# Pre-train 5 CNN layers on CIFAR10
Author: Gabriel Kressin Palacios

[this notebook is not needed if you have the model already]

Pre-train a CNN with following properties:
- 100 Epochs on [cifar10](https://www.cs.toronto.edu/~kriz/cifar.html)
(Krizhevsky 2009)
- 5 convolutional layers with
  - 16,32,64,128,256 output Channels respectively
  - padding of 1
  - with bias
  - a stride of 1, 2, 2, 2, 2
  - a kernel size of 3
  - a BatchNormalization after each convolution
  - a ReLU nonlinearity after each convolution


This is to make our approach comparable to other approaches
(van de Ven et al. 2020, Vogelstein et al. 2021)

#### Imports

In [1]:
%matplotlib inline

import torch
import torch.nn as nn
import torch.optim as optim
import torch.nn.functional as F
import torchvision.models as models
import torchvision.datasets as datasets
import torchvision.transforms as transforms
from torch.utils.data import DataLoader

import matplotlib.pyplot as plt
import numpy as np

import random
import math
import time
import copy
import itertools

In [2]:
BATCH_SIZE = 256
N_EPOCHS = 100
LEARNING_RATE = 0.0001
BETAS = (0.9, 0.999)
CONFIG = {
    "dataset": "cifar10",
    "img_size": 32,
    "n_labels": 10,
    "channels": 3,
}

#### ConvLayers

In [3]:
class ConvLayers(nn.Module):
    """ Contains 5 Convolutional Layers """

    def __init__(self, in_channels, img_size):
        """
        Creates 5 conv layers with batchnorm and ReLU activation
        Parameters
        ----------
        in_channels: int
            Amount of channels the input data has
        img_size: int
            Amount of pixels in one axis
        """
        super(ConvLayers, self).__init__()

        list_out_channels = [16,32,64,128,256]

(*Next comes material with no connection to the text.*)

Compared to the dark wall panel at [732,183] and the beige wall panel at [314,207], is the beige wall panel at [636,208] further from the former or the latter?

        self.img_size = img_size
        self.out_size = int(np.ceil(img_size / 2**4))
        self.in_channels = in_channels
        self.out_channels = list_out_channels[-1]
        self.out_units = self.out_channels * self.out_size**2
        
        self.conv1 = nn.Conv2d(in_channels, list_out_channels[0],
                               kernel_size=3, stride=1, bias=True, padding=1)
        self.bn1 = nn.BatchNorm2d(list_out_channels[0])
        self.nl1 = nn.ReLU()

        self.conv2 = nn.Conv2d(list_out_channels[0], list_out_channels[1],
                               kernel_size=3, stride=2, bias=True, padding=1)
        self.bn2 = nn.BatchNorm2d(list_out_channels[1])
        self.nl2 = nn.ReLU()
        
        self.conv3 = nn.Conv2d(list_out_channels[1], list_out_channels[2],
                               kernel_size=3, stride=2, bias=True, padding=1)
        self.bn3 = nn.BatchNorm2d(list_out_channels[2])
        self.nl3 = nn.ReLU()

        self.conv4 = nn.Conv2d(list_out_channels[2], list_out_channels[3],
                               kernel_size=3, stride=2, bias=True, padding=1)
        self.bn4 = nn.BatchNorm2d(list_out_channels[3])
        self.nl4 = nn.ReLU()

        self.conv5 = nn.Conv2d(list_out_channels[3], list_out_channels[4],
                               kernel_size=3, stride=2, bias=True, padding=1)
        self.bn5 = nn.BatchNorm2d(list_out_channels[4])
        self.nl5 = nn.ReLU()

    def forward(self, X):

        X1 = self.nl1(self.bn1(self.conv1(X)))
        X2 = self.nl2(self.bn2(self.conv2(X1)))
        X3 = self.nl3(self.bn3(self.conv3(X2)))
        X4 = self.nl4(self.bn4(self.conv4(X3)))
        X5 = self.nl5(self.bn5(self.conv5(X4)))

        return X5

#### LinLayers

In [4]:
class LinLayers(nn.Module):
    """
    Contains 2 fully connected layers with 2000 units each and a ReLU.
    Additional output layer on top
    """

    def __init__(self, in_features, out_features):
        """
        Parameters
        ----------
        in_features: int
            input dimensionality of data
        out_features: int
            output dimensionality of data
        """
        super(LinLayers, self).__init__()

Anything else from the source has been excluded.